## OBJECTIVE
Format all of the records below as a JSON list of strings, with one string for each line and no blank lines.

Excerpts of spatial question records:
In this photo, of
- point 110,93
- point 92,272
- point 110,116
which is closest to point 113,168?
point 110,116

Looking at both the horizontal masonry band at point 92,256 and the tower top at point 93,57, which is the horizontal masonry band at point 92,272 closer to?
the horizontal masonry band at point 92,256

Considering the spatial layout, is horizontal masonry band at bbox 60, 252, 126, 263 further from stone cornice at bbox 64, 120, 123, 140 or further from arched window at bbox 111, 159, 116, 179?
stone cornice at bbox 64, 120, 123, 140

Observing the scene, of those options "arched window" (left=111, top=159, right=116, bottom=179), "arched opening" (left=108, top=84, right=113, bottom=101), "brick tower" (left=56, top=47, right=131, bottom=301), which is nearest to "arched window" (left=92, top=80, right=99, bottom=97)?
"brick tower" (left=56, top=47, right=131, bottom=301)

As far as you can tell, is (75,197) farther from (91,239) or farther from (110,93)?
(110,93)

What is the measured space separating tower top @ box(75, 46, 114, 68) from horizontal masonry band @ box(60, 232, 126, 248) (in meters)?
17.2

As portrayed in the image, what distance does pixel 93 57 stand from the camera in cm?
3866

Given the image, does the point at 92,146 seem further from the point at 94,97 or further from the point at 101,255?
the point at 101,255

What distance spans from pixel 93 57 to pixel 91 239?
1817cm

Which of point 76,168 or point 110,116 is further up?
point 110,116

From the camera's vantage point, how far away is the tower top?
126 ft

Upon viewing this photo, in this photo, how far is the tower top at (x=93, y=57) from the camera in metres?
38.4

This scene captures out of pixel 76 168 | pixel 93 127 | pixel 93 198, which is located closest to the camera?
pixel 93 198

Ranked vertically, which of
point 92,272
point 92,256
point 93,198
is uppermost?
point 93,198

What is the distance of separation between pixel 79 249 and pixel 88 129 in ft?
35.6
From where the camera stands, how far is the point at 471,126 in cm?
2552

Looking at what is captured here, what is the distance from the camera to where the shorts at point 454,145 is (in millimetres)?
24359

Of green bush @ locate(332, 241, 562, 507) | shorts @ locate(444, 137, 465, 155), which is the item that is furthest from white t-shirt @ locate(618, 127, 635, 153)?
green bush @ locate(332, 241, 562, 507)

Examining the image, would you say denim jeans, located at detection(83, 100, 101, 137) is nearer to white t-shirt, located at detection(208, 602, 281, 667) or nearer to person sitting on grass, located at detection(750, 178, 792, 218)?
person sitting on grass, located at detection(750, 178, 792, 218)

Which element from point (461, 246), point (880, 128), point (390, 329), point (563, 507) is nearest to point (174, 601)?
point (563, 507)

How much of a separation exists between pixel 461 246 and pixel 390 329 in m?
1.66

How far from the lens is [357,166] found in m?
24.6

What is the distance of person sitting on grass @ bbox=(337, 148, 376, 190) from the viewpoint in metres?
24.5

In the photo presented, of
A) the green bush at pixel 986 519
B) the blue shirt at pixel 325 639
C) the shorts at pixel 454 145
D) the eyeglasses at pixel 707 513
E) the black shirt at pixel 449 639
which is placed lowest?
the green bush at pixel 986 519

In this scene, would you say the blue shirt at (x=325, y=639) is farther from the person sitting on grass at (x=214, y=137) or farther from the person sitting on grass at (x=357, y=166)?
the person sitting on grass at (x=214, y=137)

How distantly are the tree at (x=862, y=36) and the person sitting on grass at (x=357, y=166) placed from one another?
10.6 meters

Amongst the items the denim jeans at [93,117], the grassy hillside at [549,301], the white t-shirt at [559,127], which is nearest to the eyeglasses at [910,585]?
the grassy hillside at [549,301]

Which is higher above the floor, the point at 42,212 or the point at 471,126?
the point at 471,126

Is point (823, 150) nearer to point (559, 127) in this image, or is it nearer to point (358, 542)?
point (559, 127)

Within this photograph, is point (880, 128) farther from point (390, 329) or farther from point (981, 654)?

## EXERCISE SOLUTION
[
  "In this photo, of",
  "- point 110,93",
  "- point 92,272",
  "- point 110,116",
  "which is closest to point 113,168?",
  "point 110,116",
  "Looking at both the horizontal masonry band at point 92,256 and the tower top at point 93,57, which is the horizontal masonry band at point 92,272 closer to?",
  "the horizontal masonry band at point 92,256",
  "Considering the spatial layout, is horizontal masonry band at bbox 60, 252, 126, 263 further from stone cornice at bbox 64, 120, 123, 140 or further from arched window at bbox 111, 159, 116, 179?",
  "stone cornice at bbox 64, 120, 123, 140",
  "Observing the scene, of those options \"arched window\" (left=111, top=159, right=116, bottom=179), \"arched opening\" (left=108, top=84, right=113, bottom=101), \"brick tower\" (left=56, top=47, right=131, bottom=301), which is nearest to \"arched window\" (left=92, top=80, right=99, bottom=97)?",
  "\"brick tower\" (left=56, top=47, right=131, bottom=301)",
  "As far as you can tell, is (75,197) farther from (91,239) or farther from (110,93)?",
  "(110,93)",
  "What is the measured space separating tower top @ box(75, 46, 114, 68) from horizontal masonry band @ box(60, 232, 126, 248) (in meters)?",
  "17.2",
  "As portrayed in the image, what distance does pixel 93 57 stand from the camera in cm?",
  "3866",
  "Given the image, does the point at 92,146 seem further from the point at 94,97 or further from the point at 101,255?",
  "the point at 101,255",
  "What distance spans from pixel 93 57 to pixel 91 239?",
  "1817cm",
  "Which of point 76,168 or point 110,116 is further up?",
  "point 110,116",
  "From the camera's vantage point, how far away is the tower top?",
  "126 ft",
  "Upon viewing this photo, in this photo, how far is the tower top at (x=93, y=57) from the camera in metres?",
  "38.4",
  "This scene captures out of pixel 76 168 | pixel 93 127 | pixel 93 198, which is located closest to the camera?",
  "pixel 93 198",
  "Ranked vertically, which of",
  "point 92,272",
  "point 92,256",
  "point 93,198",
  "is uppermost?",
  "point 93,198",
  "What is the distance of separation between pixel 79 249 and pixel 88 129 in ft?",
  "35.6",
  "From where the camera stands, how far is the point at 471,126 in cm?",
  "2552",
  "Looking at what is captured here, what is the distance from the camera to where the shorts at point 454,145 is (in millimetres)?",
  "24359",
  "Of green bush @ locate(332, 241, 562, 507) | shorts @ locate(444, 137, 465, 155), which is the item that is furthest from white t-shirt @ locate(618, 127, 635, 153)?",
  "green bush @ locate(332, 241, 562, 507)",
  "Examining the image, would you say denim jeans, located at detection(83, 100, 101, 137) is nearer to white t-shirt, located at detection(208, 602, 281, 667) or nearer to person sitting on grass, located at detection(750, 178, 792, 218)?",
  "person sitting on grass, located at detection(750, 178, 792, 218)",
  "Which element from point (461, 246), point (880, 128), point (390, 329), point (563, 507) is nearest to point (174, 601)?",
  "point (563, 507)",
  "How much of a separation exists between pixel 461 246 and pixel 390 329 in m?",
  "1.66",
  "How far from the lens is [357,166] found in m?",
  "24.6",
  "What is the distance of person sitting on grass @ bbox=(337, 148, 376, 190) from the viewpoint in metres?",
  "24.5",
  "In the photo presented, of",
  "A) the green bush at pixel 986 519",
  "B) the blue shirt at pixel 325 639",
  "C) the shorts at pixel 454 145",
  "D) the eyeglasses at pixel 707 513",
  "E) the black shirt at pixel 449 639",
  "which is placed lowest?",
  "the green bush at pixel 986 519",
  "In this scene, would you say the blue shirt at (x=325, y=639) is farther from the person sitting on grass at (x=214, y=137) or farther from the person sitting on grass at (x=357, y=166)?",
  "the person sitting on grass at (x=214, y=137)",
  "How distantly are the tree at (x=862, y=36) and the person sitting on grass at (x=357, y=166) placed from one another?",
  "10.6 meters",
  "Amongst the items the denim jeans at [93,117], the grassy hillside at [549,301], the white t-shirt at [559,127], which is nearest to the eyeglasses at [910,585]?",
  "the grassy hillside at [549,301]",
  "Which is higher above the floor, the point at 42,212 or the point at 471,126?",
  "the point at 471,126",
  "Is point (823, 150) nearer to point (559, 127) in this image, or is it nearer to point (358, 542)?",
  "point (559, 127)",
  "Within this photograph, is point (880, 128) farther from point (390, 329) or farther from point (981, 654)?"
]